Are bagels OK to eat when I'm trying to lose weight?

"Bagels can absolutely fit your weight-loss goals!," says Lauren Smith, M.S., RD, LDN, owner of the Sorority Nutritionist. "If you love bagels and want to lose weight, you're in luck because how many calories you eat matters more than where you get those calories from, when you are first beginning to lose weight. While bagels pack a lot of carbs and are more 'refined,' they can fit a balanced plate when paired with protein and fat."

A 1,700-calorie diet breaks down to 400 to 500 calories per meal (if you also eat a snack or two). One medium bagel has just 275 calories, so it can definitely fit within that range. To make a balanced meal with bagels for weight loss and blood sugar control, Smith recommends using avocado or peanut butter on top for fat to help slow digestion, keep you full and stabilize blood sugar. Or, she says, "Add smoked salmon for protein to keep you full for longer or use tzatziki for a lower-calorie topping and put cucumbers and tomatoes on top for added veggies."

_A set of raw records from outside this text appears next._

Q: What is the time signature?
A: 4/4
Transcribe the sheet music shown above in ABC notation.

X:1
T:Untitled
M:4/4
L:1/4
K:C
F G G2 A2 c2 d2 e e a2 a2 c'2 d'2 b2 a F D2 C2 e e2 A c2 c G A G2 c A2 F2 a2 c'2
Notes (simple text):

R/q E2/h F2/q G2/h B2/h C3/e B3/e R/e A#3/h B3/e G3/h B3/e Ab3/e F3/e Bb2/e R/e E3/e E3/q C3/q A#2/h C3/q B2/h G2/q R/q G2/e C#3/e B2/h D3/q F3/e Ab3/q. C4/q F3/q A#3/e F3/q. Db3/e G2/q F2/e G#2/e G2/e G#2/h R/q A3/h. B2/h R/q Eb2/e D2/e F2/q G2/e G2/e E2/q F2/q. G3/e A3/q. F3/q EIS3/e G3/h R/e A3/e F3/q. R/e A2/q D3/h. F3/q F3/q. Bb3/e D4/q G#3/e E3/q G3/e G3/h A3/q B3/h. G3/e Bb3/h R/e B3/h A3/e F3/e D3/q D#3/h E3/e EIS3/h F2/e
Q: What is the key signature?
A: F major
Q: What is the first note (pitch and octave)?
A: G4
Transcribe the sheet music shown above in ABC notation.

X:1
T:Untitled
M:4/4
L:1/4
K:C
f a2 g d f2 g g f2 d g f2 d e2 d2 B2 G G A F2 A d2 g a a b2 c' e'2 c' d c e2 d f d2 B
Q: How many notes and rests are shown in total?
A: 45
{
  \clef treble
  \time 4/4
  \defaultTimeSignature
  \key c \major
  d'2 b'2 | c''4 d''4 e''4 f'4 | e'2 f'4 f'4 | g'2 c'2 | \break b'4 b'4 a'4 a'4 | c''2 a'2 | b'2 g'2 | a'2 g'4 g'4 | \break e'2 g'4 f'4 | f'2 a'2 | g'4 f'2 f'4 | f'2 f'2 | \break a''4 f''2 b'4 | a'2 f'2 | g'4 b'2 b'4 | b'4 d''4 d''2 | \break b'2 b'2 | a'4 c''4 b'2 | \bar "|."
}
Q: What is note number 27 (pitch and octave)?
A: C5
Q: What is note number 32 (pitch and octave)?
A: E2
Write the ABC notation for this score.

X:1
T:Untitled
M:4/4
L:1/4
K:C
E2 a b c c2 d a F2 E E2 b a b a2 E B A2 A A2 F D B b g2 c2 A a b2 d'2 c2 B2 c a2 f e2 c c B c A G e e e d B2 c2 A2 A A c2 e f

Smith also recommends these small bagel swaps to save calories:

  • Have 1/2 bagel instead of one full bagel, and pair it with extra protein and vegetables to keep your meal more balanced.
  • Go for a bagel thin when at the grocery store (instead of a regular bagel).

Healthy bagel toppings

Think beyond cream cheese and butter and try topping your bagel with one of these healthy options.

Avocado - healthy fat

Peanut or almond butter - healthy fat and protein

Smoked salmon - healthy fat and protein

Hummus - protein

Eggs - protein

Veggies - fiber, vitamins, minerals

Tzatziki or plain Greek yogurt - protein

Bottom line

No one food is going to make or break your diet, so go ahead and enjoy a bagel or two every now and again. If you eat bagels regularly, choose whole-grain and pair with veggies, protein and healthy fat to stay full for hours and keep blood sugar stable. We love eggs, avocado and spinach on a toasted everything bagel. If you don't eat bagels often, go ahead and order your favorite kind, slather with cream cheese and enjoy every bite!